§ **WORK TO BE COMPLETED**
Extract each line of the items below that contains the string "Segment". Case counts.

§ **SUPPLIED RECORDS**
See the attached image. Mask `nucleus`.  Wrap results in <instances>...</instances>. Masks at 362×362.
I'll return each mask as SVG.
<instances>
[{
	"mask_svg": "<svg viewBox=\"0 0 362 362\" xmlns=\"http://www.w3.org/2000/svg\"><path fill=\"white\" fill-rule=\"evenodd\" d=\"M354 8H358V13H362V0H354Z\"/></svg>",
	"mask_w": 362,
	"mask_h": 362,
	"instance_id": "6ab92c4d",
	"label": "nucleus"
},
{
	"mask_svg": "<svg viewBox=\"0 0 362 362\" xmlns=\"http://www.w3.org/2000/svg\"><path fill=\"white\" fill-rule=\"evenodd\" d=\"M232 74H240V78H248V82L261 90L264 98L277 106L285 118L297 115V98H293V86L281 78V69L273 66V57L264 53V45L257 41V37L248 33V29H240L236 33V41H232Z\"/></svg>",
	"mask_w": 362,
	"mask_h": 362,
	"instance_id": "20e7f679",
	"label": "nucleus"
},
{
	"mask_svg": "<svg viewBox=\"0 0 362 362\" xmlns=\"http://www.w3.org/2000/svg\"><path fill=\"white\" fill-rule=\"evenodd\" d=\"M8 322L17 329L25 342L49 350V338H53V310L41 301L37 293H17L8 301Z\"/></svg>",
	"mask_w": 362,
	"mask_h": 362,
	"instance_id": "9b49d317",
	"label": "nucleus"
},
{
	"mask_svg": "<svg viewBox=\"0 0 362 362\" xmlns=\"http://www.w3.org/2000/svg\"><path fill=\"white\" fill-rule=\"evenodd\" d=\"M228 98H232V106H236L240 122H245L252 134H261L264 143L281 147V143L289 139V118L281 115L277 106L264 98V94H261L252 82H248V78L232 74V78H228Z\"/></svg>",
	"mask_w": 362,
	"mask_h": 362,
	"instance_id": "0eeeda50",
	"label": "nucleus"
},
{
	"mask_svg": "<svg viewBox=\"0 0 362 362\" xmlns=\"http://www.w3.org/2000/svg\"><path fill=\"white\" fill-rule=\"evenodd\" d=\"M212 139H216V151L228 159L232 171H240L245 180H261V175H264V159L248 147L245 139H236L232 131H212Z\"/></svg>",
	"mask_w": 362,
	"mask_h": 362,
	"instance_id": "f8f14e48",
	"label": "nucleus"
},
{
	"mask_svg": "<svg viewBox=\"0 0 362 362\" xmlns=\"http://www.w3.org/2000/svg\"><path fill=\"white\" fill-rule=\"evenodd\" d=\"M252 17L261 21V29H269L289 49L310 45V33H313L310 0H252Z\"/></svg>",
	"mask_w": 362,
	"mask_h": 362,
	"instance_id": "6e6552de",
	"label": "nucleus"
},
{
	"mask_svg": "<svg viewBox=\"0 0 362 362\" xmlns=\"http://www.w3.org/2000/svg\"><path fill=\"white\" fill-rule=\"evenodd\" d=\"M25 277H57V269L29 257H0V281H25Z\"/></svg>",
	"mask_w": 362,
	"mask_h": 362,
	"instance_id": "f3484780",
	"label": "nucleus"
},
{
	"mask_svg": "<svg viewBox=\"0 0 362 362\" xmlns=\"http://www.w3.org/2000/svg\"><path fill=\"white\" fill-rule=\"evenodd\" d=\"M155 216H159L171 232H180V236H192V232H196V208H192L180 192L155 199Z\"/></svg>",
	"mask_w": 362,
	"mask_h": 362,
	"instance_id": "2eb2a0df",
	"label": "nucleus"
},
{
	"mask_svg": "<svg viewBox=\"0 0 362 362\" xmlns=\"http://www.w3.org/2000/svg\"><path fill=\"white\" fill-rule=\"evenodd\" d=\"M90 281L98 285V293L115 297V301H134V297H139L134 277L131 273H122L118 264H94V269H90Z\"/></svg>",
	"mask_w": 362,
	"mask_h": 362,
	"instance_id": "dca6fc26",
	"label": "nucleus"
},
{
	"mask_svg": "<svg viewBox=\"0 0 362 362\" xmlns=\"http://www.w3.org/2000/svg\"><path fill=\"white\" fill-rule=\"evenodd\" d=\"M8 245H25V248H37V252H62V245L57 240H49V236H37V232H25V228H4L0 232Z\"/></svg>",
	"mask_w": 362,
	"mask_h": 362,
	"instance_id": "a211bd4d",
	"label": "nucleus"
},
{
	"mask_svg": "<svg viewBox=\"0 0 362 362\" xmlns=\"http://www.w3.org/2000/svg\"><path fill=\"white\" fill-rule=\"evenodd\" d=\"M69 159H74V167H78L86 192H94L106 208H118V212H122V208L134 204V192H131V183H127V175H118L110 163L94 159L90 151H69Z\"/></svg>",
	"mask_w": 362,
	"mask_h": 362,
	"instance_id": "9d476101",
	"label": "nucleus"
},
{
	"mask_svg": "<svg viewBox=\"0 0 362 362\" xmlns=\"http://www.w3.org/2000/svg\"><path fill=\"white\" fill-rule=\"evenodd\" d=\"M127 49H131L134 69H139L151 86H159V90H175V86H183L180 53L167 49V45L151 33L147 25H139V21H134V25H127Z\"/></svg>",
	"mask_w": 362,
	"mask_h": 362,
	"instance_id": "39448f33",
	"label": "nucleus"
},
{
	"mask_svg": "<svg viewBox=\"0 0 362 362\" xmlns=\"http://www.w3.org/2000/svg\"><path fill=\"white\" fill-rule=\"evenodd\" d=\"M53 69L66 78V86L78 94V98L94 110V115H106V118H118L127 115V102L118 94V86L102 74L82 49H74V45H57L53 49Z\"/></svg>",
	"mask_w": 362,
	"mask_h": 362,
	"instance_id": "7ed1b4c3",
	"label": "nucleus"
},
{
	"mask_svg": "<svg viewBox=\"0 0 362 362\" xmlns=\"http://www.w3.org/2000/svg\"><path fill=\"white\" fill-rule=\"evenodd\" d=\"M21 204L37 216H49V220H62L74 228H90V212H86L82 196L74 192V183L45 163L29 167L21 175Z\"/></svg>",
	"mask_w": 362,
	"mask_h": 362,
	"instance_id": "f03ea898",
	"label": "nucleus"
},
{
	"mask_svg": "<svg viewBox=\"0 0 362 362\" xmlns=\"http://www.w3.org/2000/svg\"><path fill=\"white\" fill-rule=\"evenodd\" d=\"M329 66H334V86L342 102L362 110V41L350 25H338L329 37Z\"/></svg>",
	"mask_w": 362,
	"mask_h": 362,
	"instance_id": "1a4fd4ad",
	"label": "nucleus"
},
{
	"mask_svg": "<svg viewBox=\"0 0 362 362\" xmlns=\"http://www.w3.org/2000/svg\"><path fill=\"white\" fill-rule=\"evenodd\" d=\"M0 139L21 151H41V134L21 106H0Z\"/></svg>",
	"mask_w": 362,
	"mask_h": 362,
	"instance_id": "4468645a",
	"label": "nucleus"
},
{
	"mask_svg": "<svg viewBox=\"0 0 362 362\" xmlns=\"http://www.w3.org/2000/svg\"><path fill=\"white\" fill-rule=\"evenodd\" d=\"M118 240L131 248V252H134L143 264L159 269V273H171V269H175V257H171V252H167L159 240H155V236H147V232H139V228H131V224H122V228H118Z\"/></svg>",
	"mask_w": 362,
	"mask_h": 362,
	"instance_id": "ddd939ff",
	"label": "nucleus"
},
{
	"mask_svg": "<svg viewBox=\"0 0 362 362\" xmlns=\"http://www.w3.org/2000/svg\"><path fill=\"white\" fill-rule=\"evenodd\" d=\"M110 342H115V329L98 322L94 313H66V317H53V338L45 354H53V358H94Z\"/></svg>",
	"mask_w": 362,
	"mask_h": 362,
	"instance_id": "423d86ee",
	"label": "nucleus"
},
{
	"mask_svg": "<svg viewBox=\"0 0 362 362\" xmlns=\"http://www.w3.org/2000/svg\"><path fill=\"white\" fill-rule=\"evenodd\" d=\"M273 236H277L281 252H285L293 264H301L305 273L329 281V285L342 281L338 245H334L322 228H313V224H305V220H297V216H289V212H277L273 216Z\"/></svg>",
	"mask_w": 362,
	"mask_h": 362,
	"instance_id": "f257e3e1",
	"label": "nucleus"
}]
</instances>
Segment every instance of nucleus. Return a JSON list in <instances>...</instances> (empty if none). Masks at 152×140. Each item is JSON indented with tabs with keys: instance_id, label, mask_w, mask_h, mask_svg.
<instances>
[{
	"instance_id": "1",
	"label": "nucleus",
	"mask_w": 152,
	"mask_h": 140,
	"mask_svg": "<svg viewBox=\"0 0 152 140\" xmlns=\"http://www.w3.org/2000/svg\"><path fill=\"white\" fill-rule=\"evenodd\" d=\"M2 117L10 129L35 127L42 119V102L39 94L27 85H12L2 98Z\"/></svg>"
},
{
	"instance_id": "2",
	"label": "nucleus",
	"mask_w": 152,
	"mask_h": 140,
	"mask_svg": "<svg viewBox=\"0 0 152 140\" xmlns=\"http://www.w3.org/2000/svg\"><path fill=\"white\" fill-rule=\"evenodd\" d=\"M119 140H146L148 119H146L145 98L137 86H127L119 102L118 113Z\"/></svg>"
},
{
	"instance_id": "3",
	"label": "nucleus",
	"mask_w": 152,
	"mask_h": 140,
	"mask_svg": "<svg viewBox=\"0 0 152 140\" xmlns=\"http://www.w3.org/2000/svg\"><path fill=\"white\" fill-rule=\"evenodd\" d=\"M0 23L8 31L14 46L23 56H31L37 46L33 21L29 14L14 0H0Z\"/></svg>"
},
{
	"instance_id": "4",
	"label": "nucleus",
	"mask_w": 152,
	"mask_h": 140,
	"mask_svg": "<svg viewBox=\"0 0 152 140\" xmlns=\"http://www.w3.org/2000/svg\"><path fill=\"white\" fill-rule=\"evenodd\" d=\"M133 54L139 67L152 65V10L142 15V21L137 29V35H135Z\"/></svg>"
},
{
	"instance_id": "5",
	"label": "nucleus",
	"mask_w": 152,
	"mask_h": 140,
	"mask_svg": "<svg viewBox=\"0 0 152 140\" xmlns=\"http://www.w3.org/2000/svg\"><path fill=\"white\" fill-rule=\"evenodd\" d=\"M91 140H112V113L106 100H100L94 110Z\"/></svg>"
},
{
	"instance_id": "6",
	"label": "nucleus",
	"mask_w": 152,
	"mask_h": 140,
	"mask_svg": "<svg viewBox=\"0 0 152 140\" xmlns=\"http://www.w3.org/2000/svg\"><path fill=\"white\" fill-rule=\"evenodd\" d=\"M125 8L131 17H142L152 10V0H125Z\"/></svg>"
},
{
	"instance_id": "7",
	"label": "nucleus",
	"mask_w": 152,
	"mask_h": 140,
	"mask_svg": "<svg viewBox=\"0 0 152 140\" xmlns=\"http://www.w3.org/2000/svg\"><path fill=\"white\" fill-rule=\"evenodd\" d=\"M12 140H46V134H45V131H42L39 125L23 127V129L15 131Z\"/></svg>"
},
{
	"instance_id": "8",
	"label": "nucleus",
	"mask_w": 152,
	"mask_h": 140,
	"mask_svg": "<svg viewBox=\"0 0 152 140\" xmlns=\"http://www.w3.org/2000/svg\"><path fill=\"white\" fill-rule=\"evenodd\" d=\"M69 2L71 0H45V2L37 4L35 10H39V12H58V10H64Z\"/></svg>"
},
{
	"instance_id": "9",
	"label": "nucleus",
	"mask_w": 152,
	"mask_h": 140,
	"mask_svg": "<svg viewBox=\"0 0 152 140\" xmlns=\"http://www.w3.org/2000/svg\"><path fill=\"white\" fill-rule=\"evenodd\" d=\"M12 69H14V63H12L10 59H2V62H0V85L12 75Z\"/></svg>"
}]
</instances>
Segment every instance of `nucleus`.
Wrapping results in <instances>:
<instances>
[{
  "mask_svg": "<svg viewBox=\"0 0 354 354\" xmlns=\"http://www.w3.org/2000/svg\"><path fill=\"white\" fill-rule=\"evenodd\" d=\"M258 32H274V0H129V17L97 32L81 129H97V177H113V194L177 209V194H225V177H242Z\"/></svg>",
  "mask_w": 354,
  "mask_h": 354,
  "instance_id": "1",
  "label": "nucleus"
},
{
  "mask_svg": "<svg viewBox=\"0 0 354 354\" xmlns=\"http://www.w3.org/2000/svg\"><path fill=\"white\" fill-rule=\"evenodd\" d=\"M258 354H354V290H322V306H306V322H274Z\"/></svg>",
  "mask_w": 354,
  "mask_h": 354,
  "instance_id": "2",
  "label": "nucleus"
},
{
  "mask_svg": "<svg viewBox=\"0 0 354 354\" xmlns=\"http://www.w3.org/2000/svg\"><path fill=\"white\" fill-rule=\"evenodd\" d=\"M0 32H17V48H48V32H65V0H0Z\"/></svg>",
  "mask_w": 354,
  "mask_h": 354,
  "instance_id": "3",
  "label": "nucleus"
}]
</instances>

§ **TASK ANSWER**
Segment every instance of nucleus. Return a JSON list in <instances>...</instances> (empty if none). Masks at 152×140. Each item is JSON indented with tabs with keys: instance_id, label, mask_w, mask_h, mask_svg.
Segment every instance of `nucleus`.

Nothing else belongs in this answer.